Jungwacht Meggen setzt auf Praxis, Teamgeist und Tradition
Die Pfadi-ähnliche Jugendorganisation Jungwacht Meggen hat dieses Jahr ein kompakteres, aber intensives Lagerprogramm gestartet: 27 Teilnehmende erleben derzeit auf einer Reise in den Yukon erwartungsgemäss viel Natur, handwerkliche Herausforderungen und Gemeinschaftsübungen. Geleitet wird das Lager von Luca Schärer (19), für den es die erste Leitungserfahrung in dieser Form ist.
Im Mittelpunkt stehen der gemeinsame Bau von Lagerinfrastruktur und Aktivitäten, die den Zusammenhalt stärken.
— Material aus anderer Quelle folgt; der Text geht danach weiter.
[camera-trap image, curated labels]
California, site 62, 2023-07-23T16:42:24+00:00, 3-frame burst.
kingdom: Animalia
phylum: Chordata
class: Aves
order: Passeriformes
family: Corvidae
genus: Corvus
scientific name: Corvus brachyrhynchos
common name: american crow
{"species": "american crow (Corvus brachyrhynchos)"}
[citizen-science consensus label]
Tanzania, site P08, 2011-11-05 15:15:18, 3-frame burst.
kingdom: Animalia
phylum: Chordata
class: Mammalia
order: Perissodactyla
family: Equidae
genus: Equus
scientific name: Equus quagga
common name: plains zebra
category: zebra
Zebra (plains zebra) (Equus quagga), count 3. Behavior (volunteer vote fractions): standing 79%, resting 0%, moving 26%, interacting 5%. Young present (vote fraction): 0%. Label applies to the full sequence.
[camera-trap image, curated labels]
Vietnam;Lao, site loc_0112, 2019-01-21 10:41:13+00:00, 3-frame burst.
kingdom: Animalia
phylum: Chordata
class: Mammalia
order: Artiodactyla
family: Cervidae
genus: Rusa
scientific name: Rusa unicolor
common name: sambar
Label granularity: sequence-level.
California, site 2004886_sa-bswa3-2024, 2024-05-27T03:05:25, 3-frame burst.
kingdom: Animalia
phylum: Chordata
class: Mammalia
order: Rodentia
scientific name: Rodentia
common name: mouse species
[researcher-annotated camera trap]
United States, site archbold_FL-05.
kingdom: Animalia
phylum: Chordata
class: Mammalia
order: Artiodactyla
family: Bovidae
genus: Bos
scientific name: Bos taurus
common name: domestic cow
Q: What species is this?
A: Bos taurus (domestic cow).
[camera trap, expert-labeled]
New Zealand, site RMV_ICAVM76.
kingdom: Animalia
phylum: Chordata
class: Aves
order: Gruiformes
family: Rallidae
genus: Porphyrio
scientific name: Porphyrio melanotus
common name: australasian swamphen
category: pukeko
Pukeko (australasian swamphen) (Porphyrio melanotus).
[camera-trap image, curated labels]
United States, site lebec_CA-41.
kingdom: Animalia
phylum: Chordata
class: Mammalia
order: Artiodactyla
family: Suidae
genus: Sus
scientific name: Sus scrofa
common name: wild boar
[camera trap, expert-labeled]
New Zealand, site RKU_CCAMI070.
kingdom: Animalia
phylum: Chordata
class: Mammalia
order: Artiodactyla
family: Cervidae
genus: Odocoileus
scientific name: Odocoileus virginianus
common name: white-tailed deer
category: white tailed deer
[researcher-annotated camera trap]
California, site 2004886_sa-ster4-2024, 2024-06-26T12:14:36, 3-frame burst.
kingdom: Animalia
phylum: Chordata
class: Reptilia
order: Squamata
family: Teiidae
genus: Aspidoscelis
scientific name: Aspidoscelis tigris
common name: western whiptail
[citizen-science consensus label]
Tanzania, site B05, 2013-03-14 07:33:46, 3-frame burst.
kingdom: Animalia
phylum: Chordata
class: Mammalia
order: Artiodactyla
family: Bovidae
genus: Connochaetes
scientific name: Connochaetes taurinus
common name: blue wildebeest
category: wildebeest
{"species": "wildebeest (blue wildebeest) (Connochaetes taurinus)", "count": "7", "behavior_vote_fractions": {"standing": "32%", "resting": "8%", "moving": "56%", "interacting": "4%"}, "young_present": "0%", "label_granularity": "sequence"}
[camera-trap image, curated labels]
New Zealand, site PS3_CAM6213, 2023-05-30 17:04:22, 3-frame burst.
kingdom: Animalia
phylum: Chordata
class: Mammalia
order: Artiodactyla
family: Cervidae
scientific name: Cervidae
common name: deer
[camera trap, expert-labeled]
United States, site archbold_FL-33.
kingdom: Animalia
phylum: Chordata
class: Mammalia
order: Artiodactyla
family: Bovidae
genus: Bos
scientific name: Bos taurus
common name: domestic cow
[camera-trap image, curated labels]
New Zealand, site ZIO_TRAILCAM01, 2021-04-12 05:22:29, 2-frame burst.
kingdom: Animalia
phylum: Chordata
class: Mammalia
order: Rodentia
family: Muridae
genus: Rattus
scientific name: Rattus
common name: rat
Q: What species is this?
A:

Die Gruppe hat bereits mehrere Konstruktionen direkt am Flussufer errichtet; das Schrauben, Nägeln und Planen macht den Kindern nach Aussage der Leitung besonders grosse Freude.
„Gemeinsam bauen, Freundschaften schliessen und die Natur erleben, das ist bei uns wichtig“
Die Verantwortlichen legen Wert auf erprobte Rituale und Herausforderungen zur Förderung von Verantwortung und Selbstvertrauen. Ein traditionelles Element ist der sogenannte «Bubentag»: Die älteste Altersgruppe kann sich dort zu Leitern hocharbeiten, muss zuvor jedoch Prüfungen bestehen. Diese Prüfungen sind teils spielerisch, teils fordernd – etwa das Probieren «ekliger Sachen» oder Mutproben am Sprungturm der Badi, wie es die Leiter beschreiben.
Organisatorisch betont das Leitungsteam die Bedeutung von Erreichbarkeit und Teamzusammenhalt unter den Leitenden. Gerade bei kleineren Gruppengrössen komme dieser interne Zusammenhalt stärker zum Tragen und übertrage sich positiv auf die Teilnehmenden: Die Kinder fühlten sich begleitet und sicher, gleichzeitig lern(t)en sie praktische Fertigkeiten.
- Teilnehmende: 27 Kinder und Jugendliche
- Leitung: Luca Schärer, 19 Jahre, erstes Lager als Leiter
- Schwerpunkte: Bauprojekte, Teamspiele, traditionelle Prüfungen (inkl. «Bubentag»)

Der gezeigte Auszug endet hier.